Grunke Column: The development of the creative industries
Economic diversity is a key component of any economic development strategy, which allows for sustainability rather than having only one or two dominant industries – we all know the painful reality of closures impacting hundreds of employees.
The Missoula Economic Partnership has five core areas that we concentrate on, one of which is the rapidly growing field of “creative industries.”
These are high wage, knowledge-based jobs. As many communities struggle to compete in traditional markets such as manufacturing, many now see the creative industries as a key component in a new knowledge economy, capable of delivering urban regeneration or growth. Knowledge-based workers choose were they want to live and work, so sense of place is key attraction.
Creative industries most broadly refers to a range of economic activities which are concerned with the generation or exploitation of knowledge and information, and include advertising, architecture, art, design, performing arts, software, video games, film, video and photography. The creative industries have been seen to become increasingly important to economic well-being, with some suggesting that “human creativity is the ultimate economic resource,” which was largely defined by Richard Florida’s book, “The Rise of the Creative Class.”
Florida suggests that the creative class fosters an open, dynamic, personal and professional urban environment. This environment, in turn, attracts more creative people, as well as businesses and capital. He further asserts that regions with high concentrations of technology workers, artists, musicians, and a group he describes as “high bohemians” or highly mobile, exhibit a higher level of economic development. Florida refers to these groups collectively as the “creative class.”
While Florida’s theories are the source of both praise and controversy, I think the evidence suggests both cultural amenities as well as creative industries drive economies to higher levels and add to the sense of place.
There are currently hundreds of employees working in the creative industries in Missoula, and there is no reason it is not in the thousands. This is an industry that Missoula has a distinct advantage, and is somewhat unique in that includes both the nonprofit and for-profit world. In the film/video realm alone, Missoula is home of world-class companies such as Filmspur and the Audience Awards, led by Paige Williams; Hank Green and his many visionary projects; Zack Boughtan with Wild Montana, as well as the tremendous work being done at Warm Springs Productions. There are many more technology and knowledge-based companies which could be listed in our community that are poised for significant growth.
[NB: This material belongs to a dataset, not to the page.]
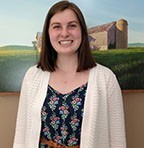 Natalie Goetzke 2021 Scholarship Winner
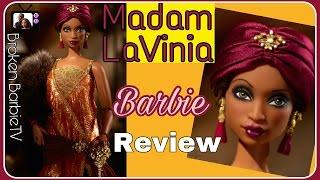 Barbie Collector Gold Label ARTICULATED CURVY BARBIE Doll Review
In the nonprofit realm, the Missoula Cultural Council’s economic analysis report suggest that over $39 million annually are contributed to the Missoula-area economy through the arts. We also have roving ambassadors that announce to the country and the world the cultural amenities of Missoula with the Missoula Children’s Theatre, the Montana Repertory Theatre and the UM Entertainment Management Program, all whom contribute to Missoula’s sense of place.
We are not starting from scratch, we have a growing and relevant industry that must continue to be nurtured, supported, applauded, and developed to continue to grow and diversify our area economy.
James Grunke is the president and CEO of the Missoula Economic Partnership.